Jésus contemporain. Christologie brève et actuelle,
d’Emmanuel Durand,
Éd. du Cerf, 330 p., 18 €
Dominicain,
professeur de théologie à Ottawa (Canada), Emmanuel Durand est déjà
auteur d’une poignée de livres de théologie importants, tant par le
nombre de pages que par la qualité, tous publiés aux Éditions du
Cerf (1). À bientôt 46 ans seulement, la publication de son Jésus contemporain
fait démonstration d’une maturité théologique et pédagogique peu
commune. Ce nouveau livre, dense, solide et pour autant d’une écriture
très limpide, offre, de plus, une méditation très personnelle, sensible,
sur les « martyrs de notre temps », sur « la foule des opprimés », car « la
figure ”historique” de Jésus se rencontre tout au long de l’histoire et
dans le temps présent, à travers la foule des persécutés et des
martyrs ».
« Rencontrer Jésus d’une façon moins fictive, incarnée »
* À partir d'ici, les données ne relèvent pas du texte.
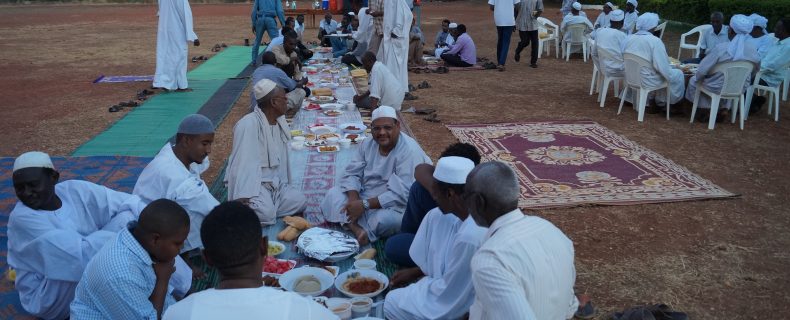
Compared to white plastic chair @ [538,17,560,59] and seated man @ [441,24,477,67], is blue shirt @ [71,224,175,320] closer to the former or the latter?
seated man @ [441,24,477,67]

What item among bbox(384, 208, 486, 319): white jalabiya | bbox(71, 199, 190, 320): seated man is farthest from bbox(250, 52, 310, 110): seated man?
bbox(71, 199, 190, 320): seated man

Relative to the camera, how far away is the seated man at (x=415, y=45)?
12.0 m

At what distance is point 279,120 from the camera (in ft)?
14.8

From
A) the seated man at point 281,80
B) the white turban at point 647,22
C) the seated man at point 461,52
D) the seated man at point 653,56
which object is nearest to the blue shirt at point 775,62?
the seated man at point 653,56

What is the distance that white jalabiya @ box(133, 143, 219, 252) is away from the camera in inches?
137

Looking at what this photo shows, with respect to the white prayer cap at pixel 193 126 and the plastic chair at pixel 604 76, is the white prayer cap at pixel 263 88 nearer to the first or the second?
the white prayer cap at pixel 193 126

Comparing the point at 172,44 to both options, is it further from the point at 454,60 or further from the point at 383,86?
the point at 454,60

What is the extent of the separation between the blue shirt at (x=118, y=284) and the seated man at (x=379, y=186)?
165 centimetres

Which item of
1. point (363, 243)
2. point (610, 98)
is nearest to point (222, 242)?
point (363, 243)

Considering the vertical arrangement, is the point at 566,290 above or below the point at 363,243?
above

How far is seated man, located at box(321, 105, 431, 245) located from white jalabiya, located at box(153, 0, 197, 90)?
243 inches

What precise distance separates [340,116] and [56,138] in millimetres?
3311

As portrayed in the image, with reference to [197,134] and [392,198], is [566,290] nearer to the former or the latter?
[392,198]

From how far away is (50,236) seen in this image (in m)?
2.89
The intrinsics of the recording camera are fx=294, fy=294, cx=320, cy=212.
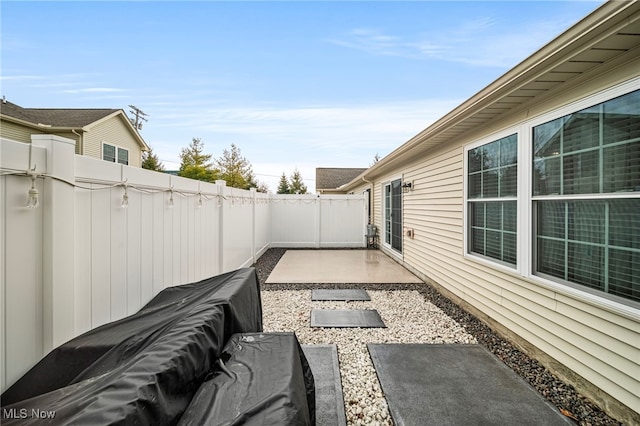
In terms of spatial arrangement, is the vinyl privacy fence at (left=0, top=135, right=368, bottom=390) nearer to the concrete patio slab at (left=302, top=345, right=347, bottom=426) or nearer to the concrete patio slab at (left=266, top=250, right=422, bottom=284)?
the concrete patio slab at (left=302, top=345, right=347, bottom=426)

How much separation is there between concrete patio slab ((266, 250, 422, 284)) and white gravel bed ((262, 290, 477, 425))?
31.5 inches

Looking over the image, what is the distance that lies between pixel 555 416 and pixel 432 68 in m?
8.67

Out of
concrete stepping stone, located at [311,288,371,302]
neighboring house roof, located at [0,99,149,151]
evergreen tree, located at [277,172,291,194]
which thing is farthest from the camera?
evergreen tree, located at [277,172,291,194]

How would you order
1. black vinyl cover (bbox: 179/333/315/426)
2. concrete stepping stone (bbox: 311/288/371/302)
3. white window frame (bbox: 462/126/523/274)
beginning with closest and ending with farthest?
black vinyl cover (bbox: 179/333/315/426) → white window frame (bbox: 462/126/523/274) → concrete stepping stone (bbox: 311/288/371/302)

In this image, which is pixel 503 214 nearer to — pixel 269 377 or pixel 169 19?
pixel 269 377

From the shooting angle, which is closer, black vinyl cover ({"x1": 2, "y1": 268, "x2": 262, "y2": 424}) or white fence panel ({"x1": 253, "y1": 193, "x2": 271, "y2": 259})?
black vinyl cover ({"x1": 2, "y1": 268, "x2": 262, "y2": 424})

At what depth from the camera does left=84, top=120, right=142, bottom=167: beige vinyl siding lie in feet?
38.9

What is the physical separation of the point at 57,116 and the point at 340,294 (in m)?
14.4

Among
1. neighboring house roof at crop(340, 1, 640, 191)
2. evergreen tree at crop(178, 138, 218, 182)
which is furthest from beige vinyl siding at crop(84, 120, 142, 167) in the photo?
neighboring house roof at crop(340, 1, 640, 191)

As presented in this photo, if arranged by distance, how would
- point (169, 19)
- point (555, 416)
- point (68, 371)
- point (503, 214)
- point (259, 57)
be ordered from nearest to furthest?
point (68, 371), point (555, 416), point (503, 214), point (169, 19), point (259, 57)

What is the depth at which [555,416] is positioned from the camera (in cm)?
209

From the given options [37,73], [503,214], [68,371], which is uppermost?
[37,73]

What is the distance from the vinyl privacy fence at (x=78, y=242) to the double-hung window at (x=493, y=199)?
383 cm

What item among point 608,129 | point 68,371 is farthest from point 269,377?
point 608,129
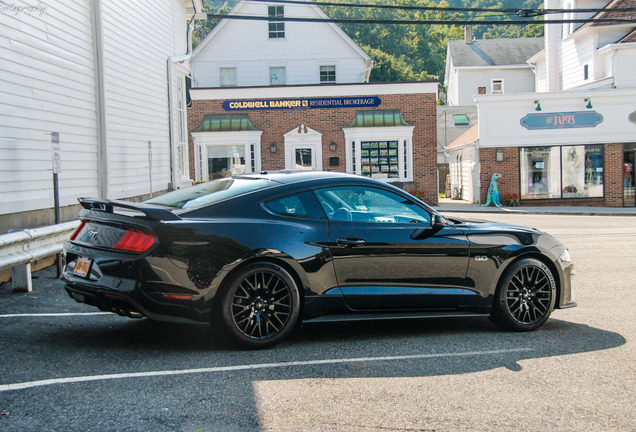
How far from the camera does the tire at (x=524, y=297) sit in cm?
636

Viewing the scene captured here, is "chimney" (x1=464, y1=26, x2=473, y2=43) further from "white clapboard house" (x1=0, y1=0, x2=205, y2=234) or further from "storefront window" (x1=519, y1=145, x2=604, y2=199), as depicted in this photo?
"white clapboard house" (x1=0, y1=0, x2=205, y2=234)

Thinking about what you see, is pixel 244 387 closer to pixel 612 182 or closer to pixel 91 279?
pixel 91 279

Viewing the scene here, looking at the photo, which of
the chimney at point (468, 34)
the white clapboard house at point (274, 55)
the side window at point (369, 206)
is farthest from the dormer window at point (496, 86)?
the side window at point (369, 206)

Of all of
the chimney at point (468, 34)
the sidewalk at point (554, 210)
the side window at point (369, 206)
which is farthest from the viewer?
the chimney at point (468, 34)

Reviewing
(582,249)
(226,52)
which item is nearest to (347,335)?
(582,249)

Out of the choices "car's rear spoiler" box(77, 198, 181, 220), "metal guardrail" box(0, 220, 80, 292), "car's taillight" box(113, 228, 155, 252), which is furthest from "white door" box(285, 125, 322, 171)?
"car's taillight" box(113, 228, 155, 252)

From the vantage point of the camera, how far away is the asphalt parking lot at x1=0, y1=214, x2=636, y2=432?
4086 mm

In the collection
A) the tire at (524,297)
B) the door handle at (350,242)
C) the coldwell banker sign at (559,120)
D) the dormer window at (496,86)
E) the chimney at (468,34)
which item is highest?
the chimney at (468,34)

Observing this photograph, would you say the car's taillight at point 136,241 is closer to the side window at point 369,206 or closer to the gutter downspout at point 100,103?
the side window at point 369,206

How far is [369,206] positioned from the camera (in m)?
6.22

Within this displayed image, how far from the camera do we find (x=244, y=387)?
4672 millimetres

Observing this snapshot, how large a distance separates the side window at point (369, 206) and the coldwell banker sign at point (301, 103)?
78.7 feet

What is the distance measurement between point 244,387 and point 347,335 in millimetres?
1820

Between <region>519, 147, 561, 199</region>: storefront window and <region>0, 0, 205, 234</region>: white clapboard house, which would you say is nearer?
→ <region>0, 0, 205, 234</region>: white clapboard house
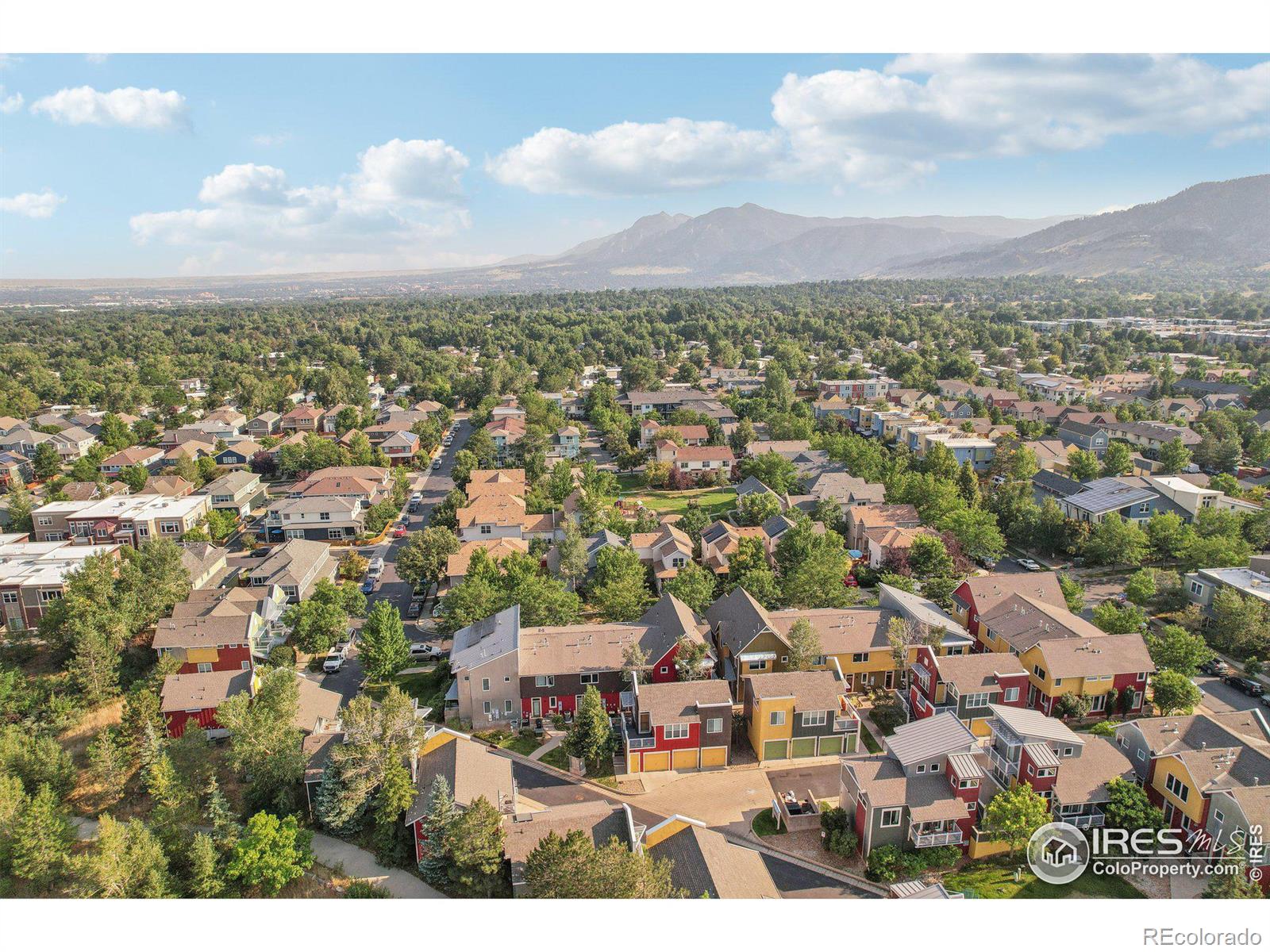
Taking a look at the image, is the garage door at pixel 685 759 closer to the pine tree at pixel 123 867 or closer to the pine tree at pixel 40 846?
the pine tree at pixel 123 867

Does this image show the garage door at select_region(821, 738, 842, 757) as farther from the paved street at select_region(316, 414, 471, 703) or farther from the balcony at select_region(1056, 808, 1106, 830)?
the paved street at select_region(316, 414, 471, 703)

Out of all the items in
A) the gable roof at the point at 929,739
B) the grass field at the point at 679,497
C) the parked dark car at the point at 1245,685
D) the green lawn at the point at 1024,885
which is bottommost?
the green lawn at the point at 1024,885

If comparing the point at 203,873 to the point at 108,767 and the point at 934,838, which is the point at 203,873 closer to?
the point at 108,767

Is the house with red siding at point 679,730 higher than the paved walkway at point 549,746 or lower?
higher

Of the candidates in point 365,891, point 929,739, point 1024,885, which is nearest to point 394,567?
point 365,891

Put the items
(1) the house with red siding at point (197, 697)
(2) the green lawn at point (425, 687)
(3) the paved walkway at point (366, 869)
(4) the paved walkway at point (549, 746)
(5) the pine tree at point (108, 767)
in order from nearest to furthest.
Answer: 1. (3) the paved walkway at point (366, 869)
2. (5) the pine tree at point (108, 767)
3. (4) the paved walkway at point (549, 746)
4. (1) the house with red siding at point (197, 697)
5. (2) the green lawn at point (425, 687)

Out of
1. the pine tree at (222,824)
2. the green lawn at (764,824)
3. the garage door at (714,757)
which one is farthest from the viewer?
the garage door at (714,757)

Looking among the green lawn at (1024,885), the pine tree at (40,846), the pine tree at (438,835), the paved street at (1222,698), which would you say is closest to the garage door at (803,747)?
the green lawn at (1024,885)

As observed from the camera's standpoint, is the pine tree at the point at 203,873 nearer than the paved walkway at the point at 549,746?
Yes
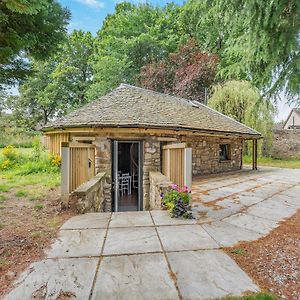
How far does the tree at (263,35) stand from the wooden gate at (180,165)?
197 centimetres

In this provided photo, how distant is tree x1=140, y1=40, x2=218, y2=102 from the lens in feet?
68.2

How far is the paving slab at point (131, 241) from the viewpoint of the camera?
3119 millimetres

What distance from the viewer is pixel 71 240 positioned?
3422 millimetres

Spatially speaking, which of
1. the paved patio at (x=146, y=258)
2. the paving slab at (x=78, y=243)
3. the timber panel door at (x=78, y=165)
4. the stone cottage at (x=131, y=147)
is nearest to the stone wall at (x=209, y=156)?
the stone cottage at (x=131, y=147)

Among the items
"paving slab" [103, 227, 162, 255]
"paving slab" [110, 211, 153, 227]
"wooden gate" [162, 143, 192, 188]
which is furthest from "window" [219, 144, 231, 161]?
"paving slab" [103, 227, 162, 255]

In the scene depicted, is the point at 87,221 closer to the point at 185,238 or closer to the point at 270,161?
the point at 185,238

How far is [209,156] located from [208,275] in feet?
31.0

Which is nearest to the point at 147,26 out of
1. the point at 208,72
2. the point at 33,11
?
the point at 208,72

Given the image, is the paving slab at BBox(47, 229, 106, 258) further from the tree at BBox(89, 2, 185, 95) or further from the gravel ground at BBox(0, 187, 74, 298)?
the tree at BBox(89, 2, 185, 95)

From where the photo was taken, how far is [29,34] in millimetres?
4145

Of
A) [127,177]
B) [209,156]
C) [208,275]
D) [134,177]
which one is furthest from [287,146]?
[208,275]

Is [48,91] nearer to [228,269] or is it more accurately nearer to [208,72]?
[208,72]

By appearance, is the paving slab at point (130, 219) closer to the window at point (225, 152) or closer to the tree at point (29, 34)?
the tree at point (29, 34)

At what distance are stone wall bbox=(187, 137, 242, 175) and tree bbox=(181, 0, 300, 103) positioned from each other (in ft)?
19.9
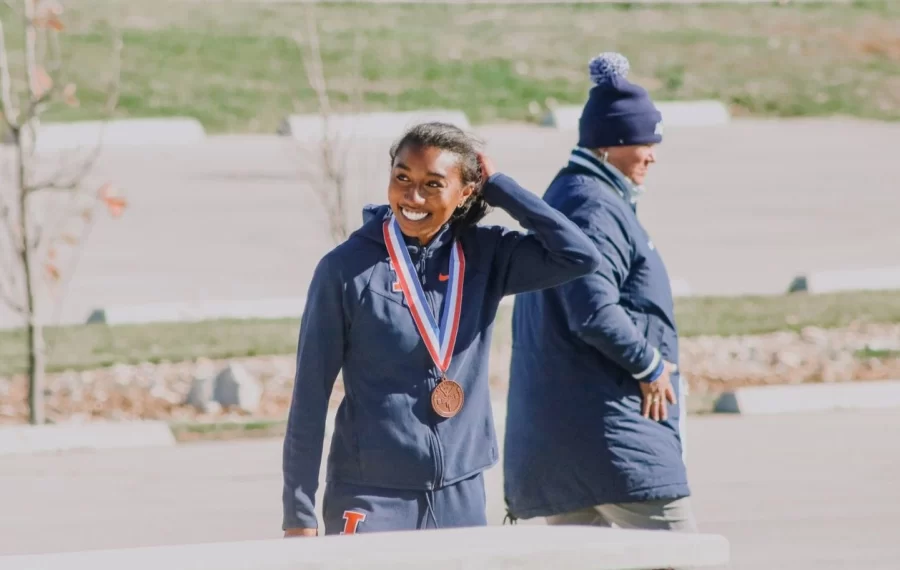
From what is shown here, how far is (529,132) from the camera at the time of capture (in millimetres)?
22844

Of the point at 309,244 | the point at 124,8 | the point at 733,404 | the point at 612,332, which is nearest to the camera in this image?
the point at 612,332

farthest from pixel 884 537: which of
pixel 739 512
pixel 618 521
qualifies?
pixel 618 521

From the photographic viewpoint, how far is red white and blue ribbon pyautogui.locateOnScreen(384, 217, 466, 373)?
4.68m

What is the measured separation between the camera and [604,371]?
18.7ft

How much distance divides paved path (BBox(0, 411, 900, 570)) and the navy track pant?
311 centimetres

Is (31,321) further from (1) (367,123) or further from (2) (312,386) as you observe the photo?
(1) (367,123)

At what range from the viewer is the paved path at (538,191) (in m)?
15.0

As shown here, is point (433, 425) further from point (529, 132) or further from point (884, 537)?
point (529, 132)

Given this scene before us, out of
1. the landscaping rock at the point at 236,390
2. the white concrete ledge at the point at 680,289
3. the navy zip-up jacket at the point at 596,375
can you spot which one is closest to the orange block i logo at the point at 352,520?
the navy zip-up jacket at the point at 596,375

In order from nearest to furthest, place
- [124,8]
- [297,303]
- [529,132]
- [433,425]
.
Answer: [433,425], [297,303], [529,132], [124,8]

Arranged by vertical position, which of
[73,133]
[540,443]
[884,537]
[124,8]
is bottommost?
[884,537]

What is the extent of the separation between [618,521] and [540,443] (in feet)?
1.06

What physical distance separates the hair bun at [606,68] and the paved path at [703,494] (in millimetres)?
2432

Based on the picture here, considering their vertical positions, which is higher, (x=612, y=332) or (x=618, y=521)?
(x=612, y=332)
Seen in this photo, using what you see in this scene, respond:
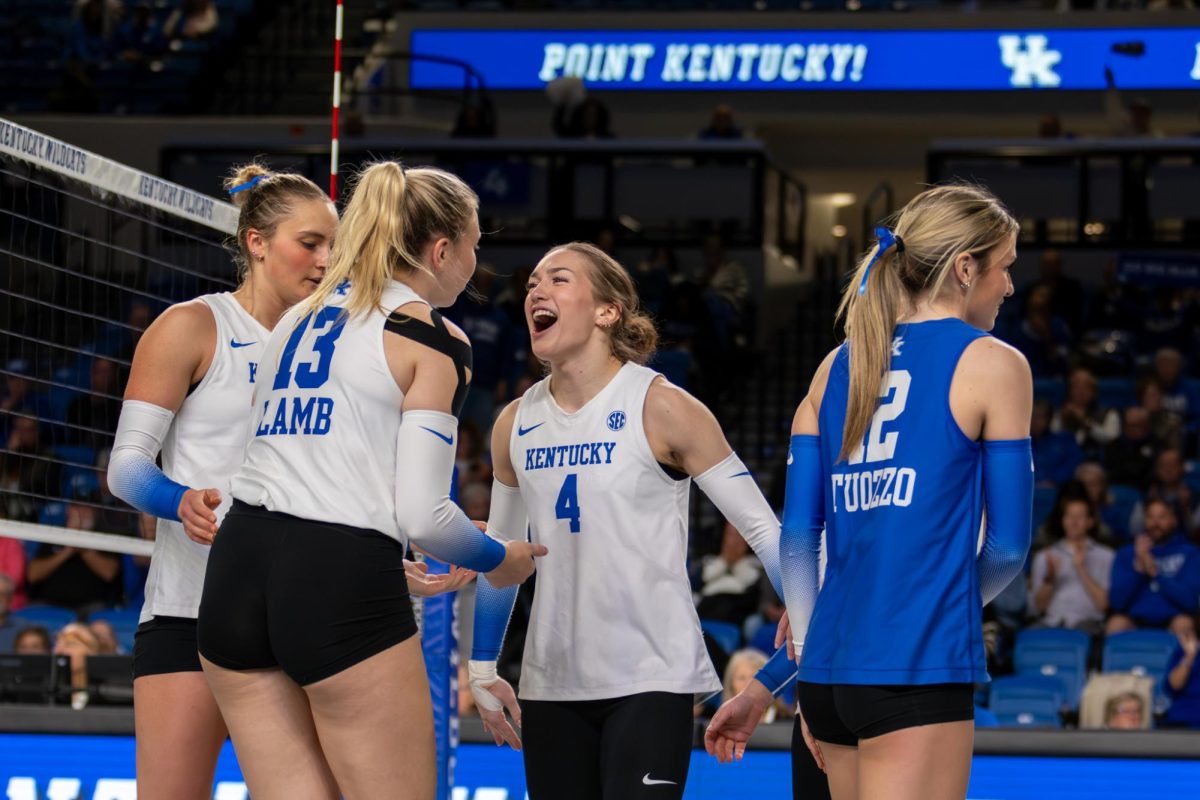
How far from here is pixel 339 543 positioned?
118 inches

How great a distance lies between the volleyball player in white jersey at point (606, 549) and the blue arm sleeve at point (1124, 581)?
611 cm

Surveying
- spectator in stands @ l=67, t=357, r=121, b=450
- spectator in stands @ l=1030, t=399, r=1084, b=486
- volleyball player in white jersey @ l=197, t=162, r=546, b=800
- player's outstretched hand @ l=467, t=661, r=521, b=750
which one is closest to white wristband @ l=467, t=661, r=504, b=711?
player's outstretched hand @ l=467, t=661, r=521, b=750

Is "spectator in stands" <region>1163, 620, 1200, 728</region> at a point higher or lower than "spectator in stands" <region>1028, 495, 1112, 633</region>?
lower

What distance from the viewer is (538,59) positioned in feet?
61.6

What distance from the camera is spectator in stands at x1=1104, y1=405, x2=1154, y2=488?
1105 cm

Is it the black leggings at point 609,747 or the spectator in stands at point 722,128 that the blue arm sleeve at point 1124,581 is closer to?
the black leggings at point 609,747

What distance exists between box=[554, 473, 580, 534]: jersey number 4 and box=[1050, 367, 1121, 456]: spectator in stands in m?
8.30

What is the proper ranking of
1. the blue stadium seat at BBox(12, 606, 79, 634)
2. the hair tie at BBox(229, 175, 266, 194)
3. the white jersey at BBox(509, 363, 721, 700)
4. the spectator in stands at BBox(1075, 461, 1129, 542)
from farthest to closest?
the spectator in stands at BBox(1075, 461, 1129, 542), the blue stadium seat at BBox(12, 606, 79, 634), the hair tie at BBox(229, 175, 266, 194), the white jersey at BBox(509, 363, 721, 700)

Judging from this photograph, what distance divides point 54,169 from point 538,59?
14.7m

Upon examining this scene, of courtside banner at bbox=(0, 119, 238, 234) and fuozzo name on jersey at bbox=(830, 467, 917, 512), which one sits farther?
courtside banner at bbox=(0, 119, 238, 234)

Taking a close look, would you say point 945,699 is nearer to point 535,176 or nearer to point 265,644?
point 265,644

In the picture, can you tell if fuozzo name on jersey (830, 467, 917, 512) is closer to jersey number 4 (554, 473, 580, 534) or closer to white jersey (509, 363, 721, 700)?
white jersey (509, 363, 721, 700)

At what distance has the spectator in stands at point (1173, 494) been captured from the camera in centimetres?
1013

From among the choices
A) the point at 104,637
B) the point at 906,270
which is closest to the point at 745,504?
the point at 906,270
La cause est dès lors entendue : « Ceux
qui cherchent à contempler le visage de Jésus ou à dresser son portrait
ne doivent pas le chercher seulement dans les sources du passé ». Et, au-delà de l’histoire, Emmanuel Durand encourage vivement à « rencontrer Jésus d’une façon plus directe, moins fictive, incarnée »… C’est ainsi que Jésus-Christ est toujours notre « contemporain ».
Certes, il ne s’agit en aucun cas de mépriser ce que l’histoire – comme
science –, l’exégèse et la théologie spéculative peuvent apporter à
l’actualisation de la « Bonne Nouvelle ».
Le professeur au Collège universitaire dominicain d’Ottawa (Carleton
University) déroule d’ailleurs une remarquable synthèse des « portraits »
de Jésus dressés par les meilleurs historiens modernes des
commencements du christianisme, suivant de près Gerd Theissen (2),
Gerhard Lohfink (continuateur catholique du protestant Martin
Kähler) (3), ou l’exhaustif John P. Meier (4). Il rend ainsi à son
lecteur un très grand service éducatif.
De
même, toujours historien autant que théologien, Emmanuel Durand
parcourt de façon systématique l’élaboration des dogmes chrétiens sur la
nature du Fils de Dieu et sur sa situation dans la Trinité, des épîtres
de Paul à la succession des grands conciles du Ve siècle (Éphèse, Chalcédoine), en passant par les Évangiles. En deux chapitres magistraux, le lecteur est alors convié à « entrer plus avant dans la contemplation du Christ de la foi ».
C’est peu dire, en réalité, parce que l’érudition profonde du
théologien d’Ottawa lui permet de conduire son lecteur jusqu’à cette
lecture originale de Paul comme révélation que le Christ a été un « Oui à Dieu », et que cet « Amen » relève « en définitive du dessein de Dieu porté à son accomplissement en Jésus ».
La gloire de la Résurrection
Ce
n’est pas la moindre des qualités de ce livre que celle de provoquer, à
plusieurs reprises, la joie – pour ne pas dire la jubilation – du
lecteur qui est en quête d’un « Jésus contemporain »
qui s’incarne intimement en chaque homme et historiquement dans toute
la communauté humaine, qui stimule empathie et compassion, qui encourage
pardon et réconciliation, qui suscite étonnement et mystère… In fine,
Emmanuel Durand pousse sa théologie jusqu’à l’affirmation de « la gloire de la Résurrection » comme présence croissante du Christ auprès de l’humanité. Ainsi, Jésus « n’est
pas notre contemporain par le lieu et le temps de son entrée dans la
chair, mais il l’est devenu par sa gloire, sans rien perdre de la
singularité de son humanité ». Voici une façon particulièrement lumineuse d’actualiser la Nouvelle Alliance.